A group of researchers led by Stuart Licht, a professor of chemistry at George Washington University, have developed an incredible technology. They can capture carbon dioxide from the air and then convert it to carbon nanofibers and oxygen using an electrochemical process.

Here’s how the process works. Researchers use molten lithium carbonate with lithium oxide dissolved in it. The lithium oxide then combines with carbon dioxide in the air, creating more lithium carbonate. Add a bit of voltage across two electrodes dipped in molten carbonate and the reaction produces oxygen, carbon and lithium oxide. The carbon is deposited on one of the electrodes.

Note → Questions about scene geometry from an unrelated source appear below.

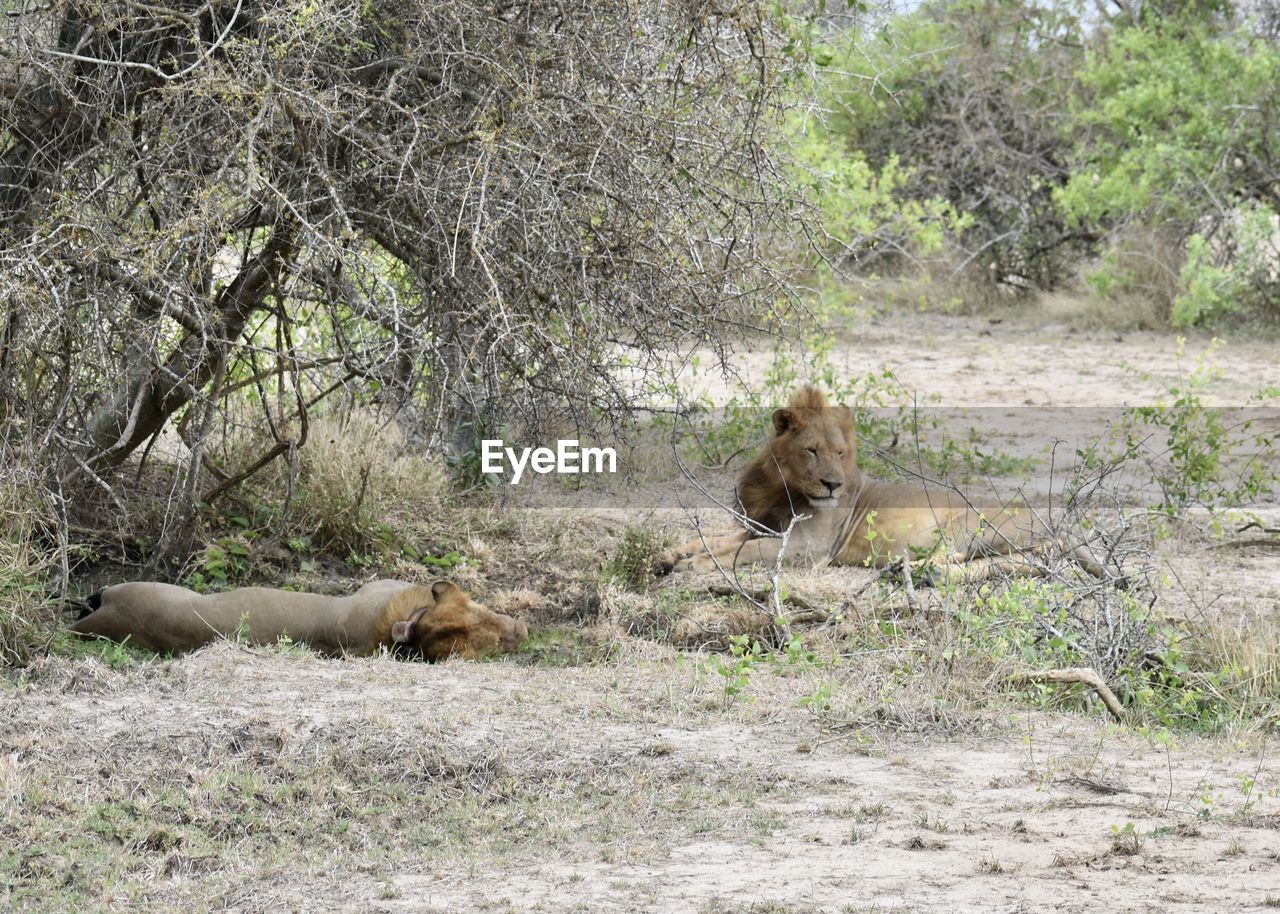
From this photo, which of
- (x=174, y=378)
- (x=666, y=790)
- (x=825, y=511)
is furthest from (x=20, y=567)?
(x=825, y=511)

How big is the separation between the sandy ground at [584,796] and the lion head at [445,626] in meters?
0.23

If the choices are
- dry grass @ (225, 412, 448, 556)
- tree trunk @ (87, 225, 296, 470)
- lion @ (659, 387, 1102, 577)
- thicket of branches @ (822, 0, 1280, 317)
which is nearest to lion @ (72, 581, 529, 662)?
tree trunk @ (87, 225, 296, 470)

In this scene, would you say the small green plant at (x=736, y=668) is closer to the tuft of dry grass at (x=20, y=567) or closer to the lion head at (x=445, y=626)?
the lion head at (x=445, y=626)

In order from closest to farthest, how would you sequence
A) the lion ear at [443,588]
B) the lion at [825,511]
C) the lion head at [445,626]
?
1. the lion head at [445,626]
2. the lion ear at [443,588]
3. the lion at [825,511]

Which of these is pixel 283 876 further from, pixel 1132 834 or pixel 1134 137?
pixel 1134 137

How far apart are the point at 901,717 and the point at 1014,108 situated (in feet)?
53.3

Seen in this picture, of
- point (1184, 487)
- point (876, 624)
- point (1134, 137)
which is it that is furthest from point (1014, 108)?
point (876, 624)

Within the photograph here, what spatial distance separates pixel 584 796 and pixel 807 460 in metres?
4.07

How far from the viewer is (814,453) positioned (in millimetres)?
9016

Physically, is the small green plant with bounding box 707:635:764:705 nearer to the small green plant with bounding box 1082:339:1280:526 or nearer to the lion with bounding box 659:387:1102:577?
the lion with bounding box 659:387:1102:577

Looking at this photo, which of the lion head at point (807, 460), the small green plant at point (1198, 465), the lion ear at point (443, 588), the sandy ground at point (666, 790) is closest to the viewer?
the sandy ground at point (666, 790)

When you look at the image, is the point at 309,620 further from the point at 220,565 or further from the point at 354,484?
the point at 354,484

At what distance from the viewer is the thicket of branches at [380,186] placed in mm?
6609

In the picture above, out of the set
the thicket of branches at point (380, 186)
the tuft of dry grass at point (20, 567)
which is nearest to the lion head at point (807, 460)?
the thicket of branches at point (380, 186)
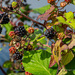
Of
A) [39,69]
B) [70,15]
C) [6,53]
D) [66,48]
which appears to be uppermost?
[70,15]

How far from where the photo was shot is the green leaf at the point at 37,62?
606 millimetres

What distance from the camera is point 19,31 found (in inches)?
24.5

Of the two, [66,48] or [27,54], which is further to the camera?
[27,54]

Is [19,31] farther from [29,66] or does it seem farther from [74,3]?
[74,3]

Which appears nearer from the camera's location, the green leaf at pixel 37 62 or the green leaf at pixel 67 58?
the green leaf at pixel 67 58

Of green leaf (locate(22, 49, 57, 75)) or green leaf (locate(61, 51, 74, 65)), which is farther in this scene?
green leaf (locate(22, 49, 57, 75))

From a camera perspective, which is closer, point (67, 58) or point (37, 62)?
point (67, 58)

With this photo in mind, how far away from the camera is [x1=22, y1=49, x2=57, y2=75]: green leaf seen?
61 centimetres

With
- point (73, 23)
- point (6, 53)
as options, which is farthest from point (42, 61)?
point (6, 53)

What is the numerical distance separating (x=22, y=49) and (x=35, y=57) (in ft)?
0.28

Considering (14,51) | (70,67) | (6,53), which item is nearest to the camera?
(70,67)

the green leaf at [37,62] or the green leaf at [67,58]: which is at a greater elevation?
the green leaf at [67,58]

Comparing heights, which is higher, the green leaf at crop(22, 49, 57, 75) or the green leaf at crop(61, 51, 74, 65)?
the green leaf at crop(61, 51, 74, 65)

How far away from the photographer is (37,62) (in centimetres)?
63
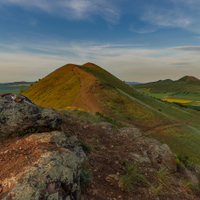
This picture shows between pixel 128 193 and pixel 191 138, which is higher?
pixel 128 193

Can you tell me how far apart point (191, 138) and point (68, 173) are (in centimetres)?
3608

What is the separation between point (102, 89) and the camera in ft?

The researchers then showed they could make various nanofiber shapes and diameters by adjusting the amount of current used at specific times and the composition of lithium carbonate and lithium oxide.

carbon fibers

Carbon fibers

The researchers also demonstrated the ability to make very uniform fibers. But, Licht stresses the mechanisms behind the fibers formation need to be better understood.

Licht is confident his group can refine their method for even greater control over what types of fibers are made.

What are carbon nanofibers?

Carbon nanofibers are an extraordinary material. More and more it’s being used in industries like aerospace and automotive. Why? Its combination of strength and lightweight is hard to ignore. Licht also points to its electrical conductivity that is enhanced at the nanoscale.

Like most incredible materials these days, carbon nanofibers run into one major obstacle. It’s very expensive to produce.

Today, the costs surrounding carbon nanofibers is just too high. But, this new method could change that. One day, we could see carbon fiber composites replace most other building materials such as steel, concrete and aluminum.

This method also has another obvious benefit – removing carbon dioxide from the atmosphere. Licht describes it as a “means of storing and sequestering carbon dioxide in a useful manner, a stable manner, and in a compact manner.”

The result of the process is a net removal of carbon dioxide from the atmosphere.

Ok, that sounds great – but what’s a realistic scenario for the amount of carbon dioxide removed? The researchers are optimistic here. Take an area less than 10 percent of the size of the Sahara Desert. This method could remove enough carbon dioxide to make global atmospheric levels return to preindustrial levels within ten years. Even with higher greenhouse gas emissions.

This sounds awesome. When do we start? Well, demand is going to have skyrocket for the above scenario to be remotely feasible. But, the new research is promising. If researchers can nail down the method, the building industry could be about to get their hands on material that is even better than what they’re using now and affordable.